**YOUR GOAL:** Rewrite the records below, putting "white-tailed deer" wherever "whitetail buck" appears and changing nothing else. Leave the pictures out of your answer.

**GIVEN DATA:**
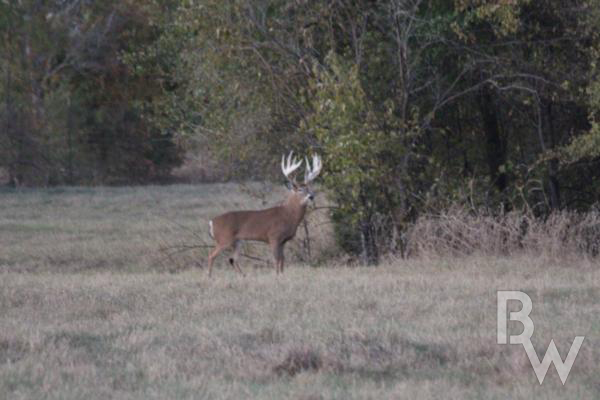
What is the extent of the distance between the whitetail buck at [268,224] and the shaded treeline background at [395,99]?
50 cm

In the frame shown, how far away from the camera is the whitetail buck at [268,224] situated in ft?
51.0

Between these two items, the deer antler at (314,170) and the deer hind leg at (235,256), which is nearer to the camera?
the deer hind leg at (235,256)

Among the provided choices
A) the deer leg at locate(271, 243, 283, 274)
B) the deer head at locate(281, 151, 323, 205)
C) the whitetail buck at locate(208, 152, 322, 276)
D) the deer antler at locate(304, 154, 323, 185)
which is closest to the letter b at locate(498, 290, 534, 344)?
the deer leg at locate(271, 243, 283, 274)

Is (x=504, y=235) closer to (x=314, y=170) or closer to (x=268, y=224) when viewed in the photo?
(x=314, y=170)

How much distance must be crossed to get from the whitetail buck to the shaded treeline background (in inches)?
19.9

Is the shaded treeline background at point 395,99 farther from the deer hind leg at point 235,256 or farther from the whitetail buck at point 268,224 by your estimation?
the deer hind leg at point 235,256

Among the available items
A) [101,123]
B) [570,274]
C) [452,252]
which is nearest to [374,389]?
[570,274]

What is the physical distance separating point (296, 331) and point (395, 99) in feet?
25.3

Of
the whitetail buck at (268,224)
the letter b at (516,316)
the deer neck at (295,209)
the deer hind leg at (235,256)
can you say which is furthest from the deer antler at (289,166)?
the letter b at (516,316)

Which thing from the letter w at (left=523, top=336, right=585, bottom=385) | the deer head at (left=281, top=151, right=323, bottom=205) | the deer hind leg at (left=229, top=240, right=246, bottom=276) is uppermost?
the deer head at (left=281, top=151, right=323, bottom=205)

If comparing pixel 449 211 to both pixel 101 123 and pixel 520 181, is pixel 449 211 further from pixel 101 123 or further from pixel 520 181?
pixel 101 123

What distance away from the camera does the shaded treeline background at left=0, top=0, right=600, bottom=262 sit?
1597 centimetres

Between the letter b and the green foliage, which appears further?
the green foliage

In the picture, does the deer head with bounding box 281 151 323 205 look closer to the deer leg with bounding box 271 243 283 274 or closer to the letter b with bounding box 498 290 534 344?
the deer leg with bounding box 271 243 283 274
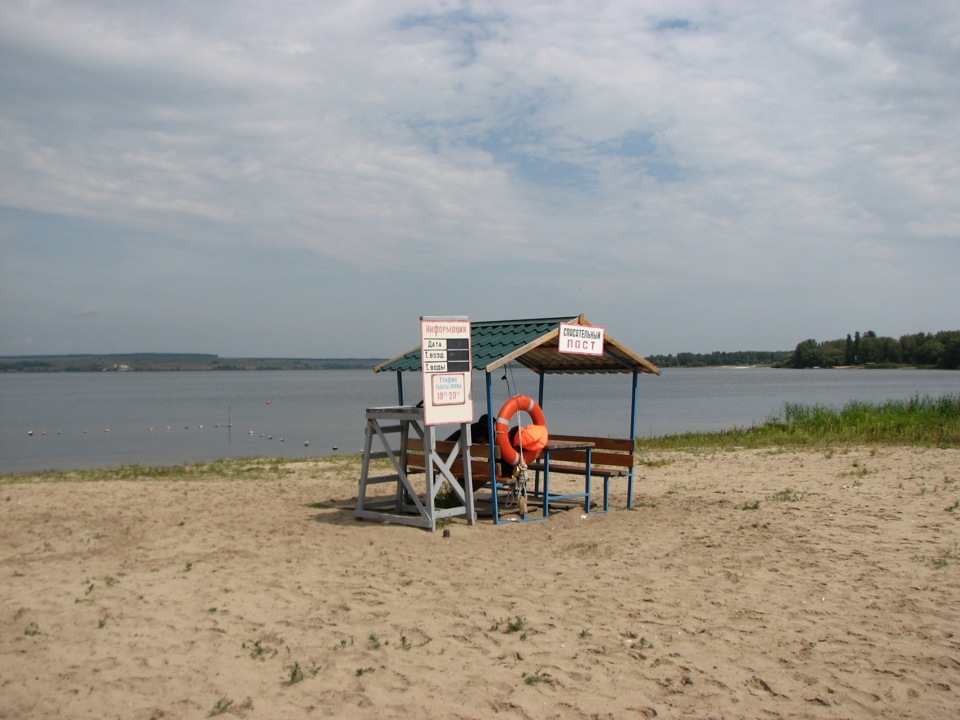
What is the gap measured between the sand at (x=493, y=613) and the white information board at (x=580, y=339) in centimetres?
183

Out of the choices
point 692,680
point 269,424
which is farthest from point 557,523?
point 269,424

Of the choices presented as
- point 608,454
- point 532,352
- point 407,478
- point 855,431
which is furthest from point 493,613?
point 855,431

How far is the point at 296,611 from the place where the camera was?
5.89 metres

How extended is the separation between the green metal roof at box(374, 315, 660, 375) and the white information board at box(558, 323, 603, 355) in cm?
9

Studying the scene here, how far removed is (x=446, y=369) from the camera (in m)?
8.66

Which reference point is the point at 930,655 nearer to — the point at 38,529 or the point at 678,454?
the point at 38,529

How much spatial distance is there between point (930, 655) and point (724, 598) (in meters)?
1.44

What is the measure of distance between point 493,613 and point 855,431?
14135mm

**OUTPUT FOR THIS TASK:**
What is the extent of the distance between the white-tailed deer at [268,224] and the shaded treeline background at [395,99]?
50 cm

In the frame shown, how far away from the camera is the white-tailed deer at [268,224] situated in ft?
51.0

Between these two items, the deer antler at (314,170) and the deer hind leg at (235,256), which is nearer to the camera?
the deer hind leg at (235,256)

Among the provided choices
A) the deer leg at locate(271, 243, 283, 274)
B) the deer head at locate(281, 151, 323, 205)
C) the white-tailed deer at locate(208, 152, 322, 276)
D) the deer antler at locate(304, 154, 323, 185)
which is closest to the letter b at locate(498, 290, 534, 344)?
the deer leg at locate(271, 243, 283, 274)

Is (x=504, y=235) closer to (x=314, y=170) or closer to (x=268, y=224) when viewed in the photo?
(x=314, y=170)

How much distance must be crossed to get from the white-tailed deer to the shaded treeline background (in inches)?
19.9

Is the shaded treeline background at point 395,99 farther from the deer hind leg at point 235,256 or farther from the white-tailed deer at point 268,224 by your estimation?
the deer hind leg at point 235,256

Among the available items
A) [101,123]
B) [570,274]
C) [452,252]
which is nearest to [374,389]?
[570,274]

What is the physical distance separating point (296, 331) and point (395, 99) in feet?
25.3

Of
the white-tailed deer at (268,224)
the letter b at (516,316)
the deer neck at (295,209)
the deer hind leg at (235,256)
can you say which is furthest from the deer antler at (289,166)?
the letter b at (516,316)

Which thing from the letter w at (left=523, top=336, right=585, bottom=385) | the deer head at (left=281, top=151, right=323, bottom=205) | the deer hind leg at (left=229, top=240, right=246, bottom=276) is uppermost?
the deer head at (left=281, top=151, right=323, bottom=205)

If comparing pixel 449 211 to both pixel 101 123 and pixel 520 181, is pixel 449 211 further from pixel 101 123 or further from pixel 520 181?
pixel 101 123

What distance away from the camera does the shaded treeline background at left=0, top=0, right=600, bottom=262 sit?
1597 centimetres

Between the letter b and the green foliage, which appears further?
the green foliage

In the picture, does the deer head with bounding box 281 151 323 205 look closer to the deer leg with bounding box 271 243 283 274 or closer to the letter b with bounding box 498 290 534 344?
the deer leg with bounding box 271 243 283 274
What is the gap measured between the sand at (x=493, y=613) and the white information board at (x=580, y=339) in centimetres?
183

Out of the choices
point 692,680
point 269,424
which is farthest from point 557,523?
point 269,424

Of the choices presented as
- point 608,454
- point 532,352
- point 407,478
- point 855,431
which is furthest from point 493,613?
point 855,431

How far is the point at 296,611 from the place where the camera was?
5.89 metres

How extended is the separation between the green metal roof at box(374, 315, 660, 375) and the white information board at box(558, 323, 603, 355) in cm?
9

Studying the scene here, how far removed is (x=446, y=369) from the camera (in m)?
8.66

Which reference point is the point at 930,655 nearer to — the point at 38,529 or the point at 678,454?
the point at 38,529

How much spatial distance is there between point (930, 655) and point (724, 598) (in meters)?
1.44

What is the measure of distance between point 493,613 and point 855,431?
14135mm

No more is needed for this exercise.